The message is of three bytes, therefore, the pixels required to encode the data are 3 x 3 = 9. Consider a 4 x 3 image with a total of 12 pixels, which are sufficient to encode the given data.
[(27, 64, 164), (248, 244, 194), (174, 246, 250), (149, 95, 232),
(188, 156, 169), (71, 167, 127), (132, 173, 97), (113, 69, 206),
(255, 29, 213), (53, 153, 220), (246, 225, 229), (142, 82, 175)]
Step 1
The ASCII value of H is 72, whose binary equivalent is 01001000.
Step 2
Read the first three pixels.
(27, 64, 164), (248, 244, 194), (174, 246, 250)
Step 3
Now, change the pixel value to odd for 1 and even for 0 as in the binary equivalent of data.
For example, the first binary digit is 0 and the first RGB value is 27, it needs to be converted to odd, which implies 26.
Similarly, 64gets converted to 63because the next binary digit is 1so the RGB value should be made odd.
So, the modified pixels are:
(26, 63, 164), (248, 243, 194), (174, 246, 250)
Step 4
Since we have to encode more data, the last value should be even.
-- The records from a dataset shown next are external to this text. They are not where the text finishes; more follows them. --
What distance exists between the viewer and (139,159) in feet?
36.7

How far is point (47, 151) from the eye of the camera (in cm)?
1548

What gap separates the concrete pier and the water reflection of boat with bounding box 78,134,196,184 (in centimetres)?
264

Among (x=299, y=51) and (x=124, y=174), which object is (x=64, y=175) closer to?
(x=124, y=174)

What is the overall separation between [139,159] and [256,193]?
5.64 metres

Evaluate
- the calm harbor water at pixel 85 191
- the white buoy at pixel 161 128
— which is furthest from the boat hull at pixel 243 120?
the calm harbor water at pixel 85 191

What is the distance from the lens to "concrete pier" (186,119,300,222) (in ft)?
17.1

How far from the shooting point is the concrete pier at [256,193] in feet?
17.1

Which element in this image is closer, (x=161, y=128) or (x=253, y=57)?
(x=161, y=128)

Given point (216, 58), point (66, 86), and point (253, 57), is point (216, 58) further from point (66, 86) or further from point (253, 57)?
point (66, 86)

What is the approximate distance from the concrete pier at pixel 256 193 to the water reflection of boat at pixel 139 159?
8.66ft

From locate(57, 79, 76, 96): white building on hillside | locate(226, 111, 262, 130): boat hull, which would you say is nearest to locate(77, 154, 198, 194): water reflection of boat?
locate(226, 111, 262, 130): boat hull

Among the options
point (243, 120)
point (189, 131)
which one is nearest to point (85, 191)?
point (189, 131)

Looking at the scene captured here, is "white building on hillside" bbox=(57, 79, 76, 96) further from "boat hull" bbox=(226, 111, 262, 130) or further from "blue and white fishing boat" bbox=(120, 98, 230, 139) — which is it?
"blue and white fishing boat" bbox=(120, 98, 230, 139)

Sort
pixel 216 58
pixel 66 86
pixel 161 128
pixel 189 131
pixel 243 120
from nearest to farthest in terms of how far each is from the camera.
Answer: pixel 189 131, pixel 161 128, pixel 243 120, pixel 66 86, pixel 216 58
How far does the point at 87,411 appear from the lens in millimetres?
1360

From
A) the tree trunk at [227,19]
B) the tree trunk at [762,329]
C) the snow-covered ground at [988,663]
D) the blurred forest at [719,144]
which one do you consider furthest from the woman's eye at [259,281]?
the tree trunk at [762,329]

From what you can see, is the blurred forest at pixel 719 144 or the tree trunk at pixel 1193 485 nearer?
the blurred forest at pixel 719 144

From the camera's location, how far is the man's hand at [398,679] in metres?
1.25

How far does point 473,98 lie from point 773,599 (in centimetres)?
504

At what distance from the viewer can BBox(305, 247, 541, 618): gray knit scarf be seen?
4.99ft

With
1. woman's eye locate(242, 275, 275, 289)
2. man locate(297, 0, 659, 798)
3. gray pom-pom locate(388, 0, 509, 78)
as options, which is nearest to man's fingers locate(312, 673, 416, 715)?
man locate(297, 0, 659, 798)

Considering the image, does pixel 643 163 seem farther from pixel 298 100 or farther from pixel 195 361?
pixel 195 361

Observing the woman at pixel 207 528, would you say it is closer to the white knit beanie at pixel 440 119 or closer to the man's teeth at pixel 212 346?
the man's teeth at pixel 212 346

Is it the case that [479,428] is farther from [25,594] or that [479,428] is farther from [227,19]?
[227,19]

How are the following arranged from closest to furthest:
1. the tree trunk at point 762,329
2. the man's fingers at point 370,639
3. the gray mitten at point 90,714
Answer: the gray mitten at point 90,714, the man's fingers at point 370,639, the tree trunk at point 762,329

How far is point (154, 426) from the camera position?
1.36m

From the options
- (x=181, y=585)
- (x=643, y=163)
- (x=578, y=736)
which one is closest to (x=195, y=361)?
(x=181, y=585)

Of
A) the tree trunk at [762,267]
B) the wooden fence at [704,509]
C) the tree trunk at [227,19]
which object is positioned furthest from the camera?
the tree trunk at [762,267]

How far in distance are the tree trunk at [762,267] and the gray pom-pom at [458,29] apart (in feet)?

Similarly, i can be encoded in this image.
While making the pixel values odd/even by doing +1 or -1, you should take care of binary conditions. I.e., the pixel value should be more than or equal to 0 and less than or equal to 255.
The new image will look like:
[(26, 63, 164), (248, 243, 194), (174, 246, 250), (148, 95, 231),
(188, 155, 168), (70, 167, 126), (132, 173, 97), (112, 69, 206),
(254, 29, 213), (53, 153, 220), (246, 225, 229), (142, 82, 175)]
Decoding
For decoding, we shall try to find how to reverse the previous algorithm that we used to encode data.
- Again, three pixels are read at a time. The first 8 RGB values give us information about the secret data, and the ninth value tells us whether to move forward or not.
- For the first eight values, if the value is odd, then the binary bit is
1, otherwise it is0. - The bits are concatenated to a string, and with every three pixels, we get a byte of secret data, which means one character.
- Now, if the ninth value is even then we keep reading pixels three at a time, or otherwise, we stop.
For example
Let’s start reading three pixels at a time.
Consider our previously encoded image.
[(26, 63, 164), (248, 243, 194), (174, 246, 250), (148, 95, 231),
(188, 155, 168), (70, 167, 126), (132, 173, 97), (112, 69, 206),
(254, 29, 213), (53, 153, 220), (246, 225, 229), (142, 82, 175)]
Step 1
We first read the three pixels:
[(26, 63, 164), (248, 243, 194), (174, 246, 250)
Step 2
Reading the first value: 26, which is even, therefore the binary bit is 0. Similarly, for 63, the binary bit is 1and for 164it is 0. This process continues until the eight RGB value.
Step 3
We finally get the binary value: 01001000 after concatenating all individual binary values. The final binary data corresponds to decimal value 72, and in ASCII, it represents the character H.
Step 4
Since the ninth value is even, we repeat the above steps. We stop when the ninth value encountered is odd.
As a result, we get our original message back which was Hii.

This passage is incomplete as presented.